Following the demonstration, I operated the snap shackle six times, and it seemed to be in good condition. Mr. Talbert said all the components he used were new and that he had the receipt downstairs if we needed to see it. He also said all the equipment had been purchased by WCW. He then noted that he had actually purchased the equipment but that it had been charged to WCW as an expense item. He said this was the same type of equipment used by WCW for the Sting drop and was actually purchased as part of that production.
Mr. Talbert said that he had attached the snap shackle to Owen while he was on the catwalk and that he loaded the shackle immediately by lifting on the rope. He then had Owen climb over the catwalk onto a beam and squat down, so the full rig was loaded. When he was comfortable with the security of the equipment, Bobby Talbert had Owen step off the steel and hung in the harness. He said everything appeared normal at that time.
Several seconds later, Mr. Talbert said he started lowering Owen to get him clear of the steel and ready for the stunt. At that time, he said Owen had reached into his chest area, perhaps to adjust his cape. Mr. Talbert said he could not see the release line or if Owen grabbed the line because it was covered by the cape and that Owen seemed to be grabbing at the cape.

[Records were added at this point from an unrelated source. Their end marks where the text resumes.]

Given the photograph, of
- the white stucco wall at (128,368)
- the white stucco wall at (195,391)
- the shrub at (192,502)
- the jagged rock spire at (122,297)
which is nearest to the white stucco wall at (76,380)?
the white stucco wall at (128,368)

Mr. Talbert said that suddenly, and without warning, the shackle released, and Owen fell. He said that Owen fell for more than five seconds before hitting the ring and that he did not say anything as he fell. Mr. Talbert speculated that Owen was attempting to move his cape out of the way and grabbed the release line by mistake. Mr. Talbert said that the only person on the catwalk other than Owen and himself was a building rigger named Scott."
5/23/99 – "After the catwalk inspection, I asked the crime scene technicians if I could also photograph the harness. They said that had been left at the lab, and they then received authorization from the detective in charge to take me to the lab and let me photograph the harness.
I followed the police to their office. [One of the officers] brought the harness from the lab to an office area where I photographed it. I recognized the harness as the same one Owen had been wearing earlier in the day. The harness had been cut at the leg straps and the vertical lift webs. Other than the cuts, it appeared to be in new condition. There was no tape visible on the front or back of the harness."
5/24/99 – "I started the day by visiting a marine supply store on my way to St. Louis. I purchased a shackle, a snap shackle, a ring, and some rope line. I assembled the components in the same way the rigging had been set for Owen so I could easily explain to Vince McMahon what had happened. The cost of the hardware was 52.12."
"When I arrived in St. Louis at about 11:00 AM, I handed the two rolls of print film to [a WWF staffer] who had a production runner take the film to Wolf Camera for processing. The runner returned the processed film at approximately 1:30 PM."
"When I had the prints back, I met briefly with Vince McMahon. He was distraught and not interested in a detailed briefing of the rigging, nor was he interested in a demonstration of how a snap shackle works or looking at the photographs. I gave him a quick briefing that concluded Owen most likely activated the release himself either when moving his cape or while clutching his harness."